Instructions to follow
Report how many lines in the entries below hold the word "site". Your answer is that number alone.

Material shown
╔══

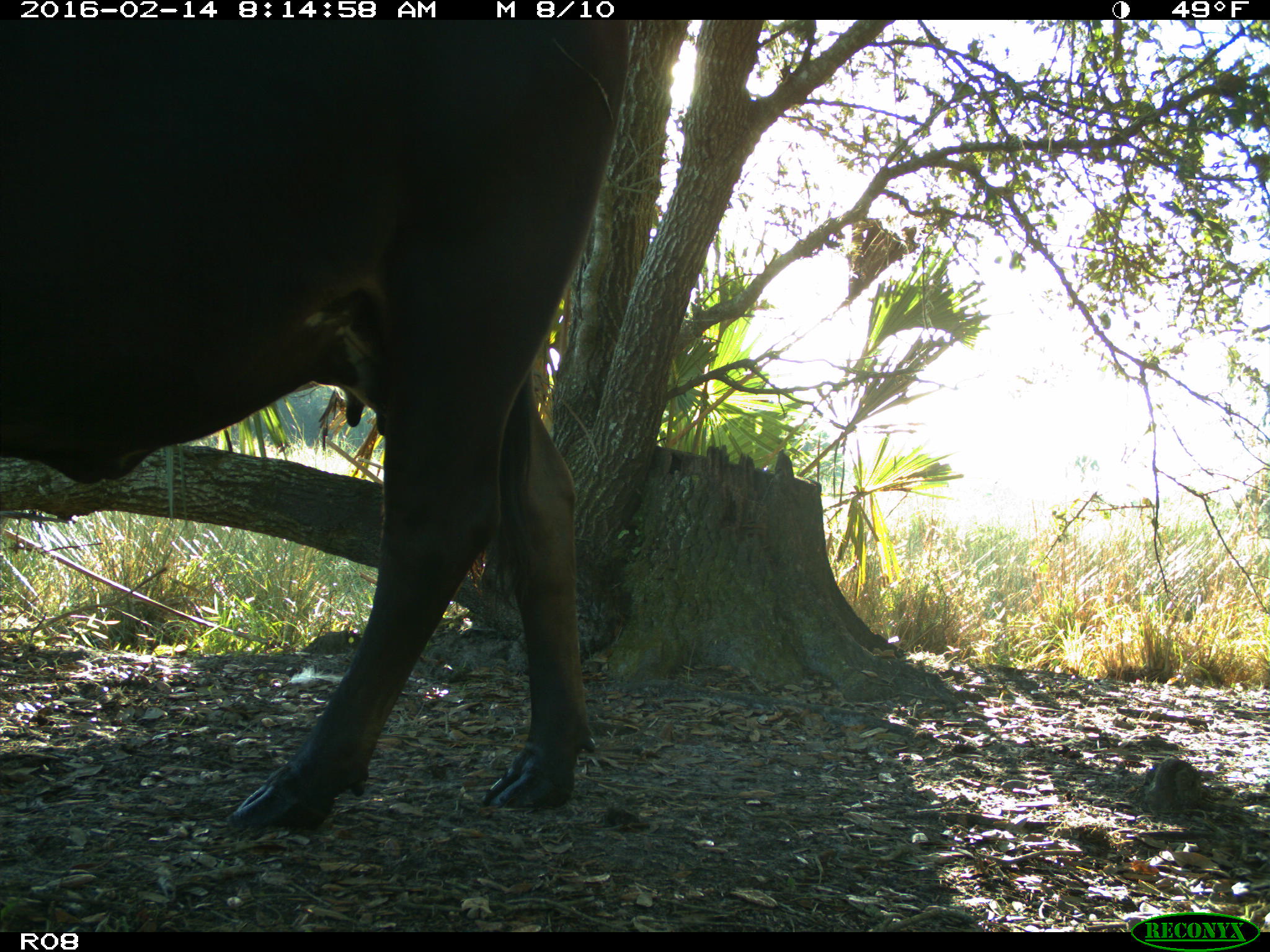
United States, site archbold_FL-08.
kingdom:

╚══
╔══

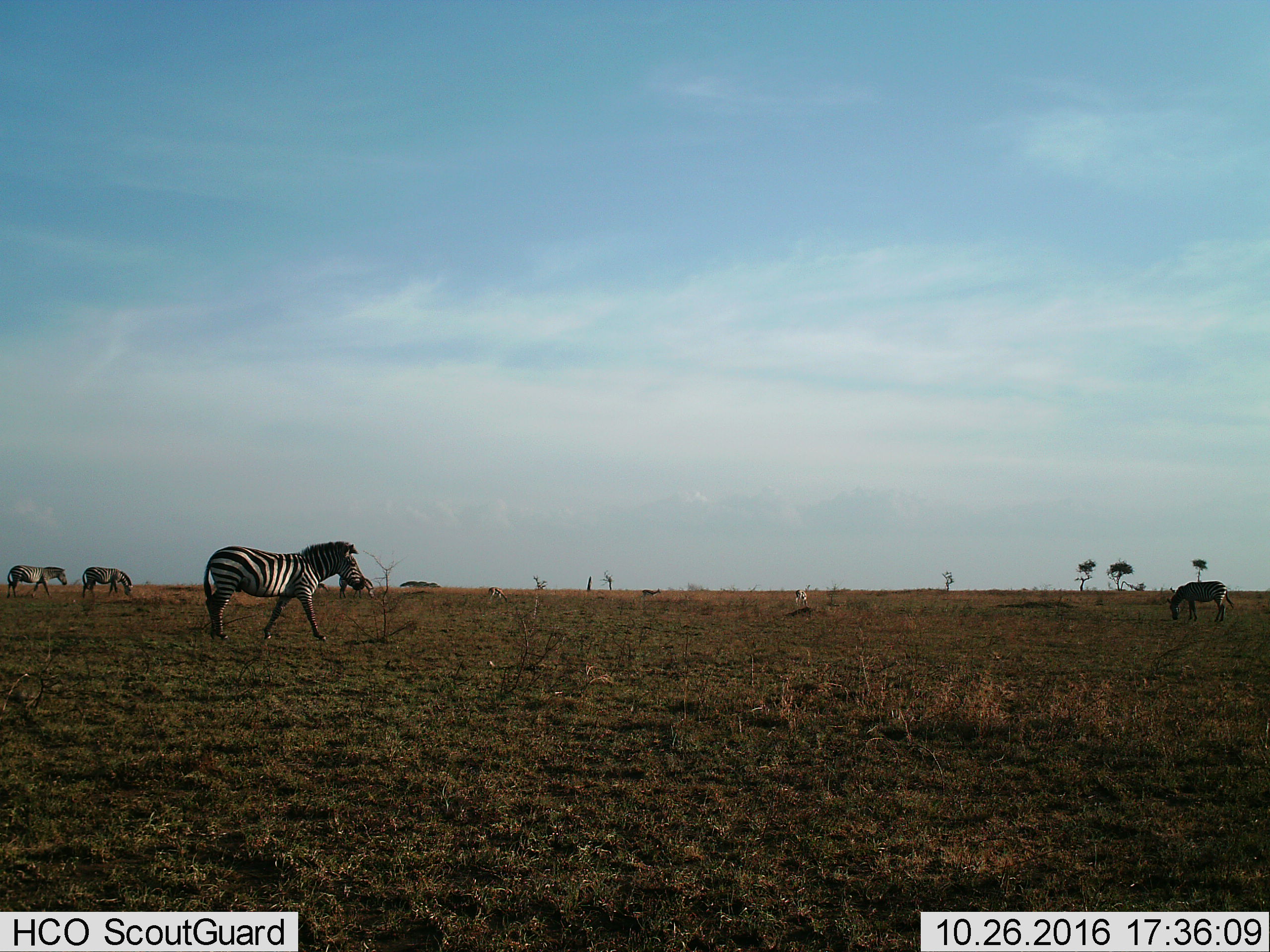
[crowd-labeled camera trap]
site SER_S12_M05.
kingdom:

╚══

Output below
2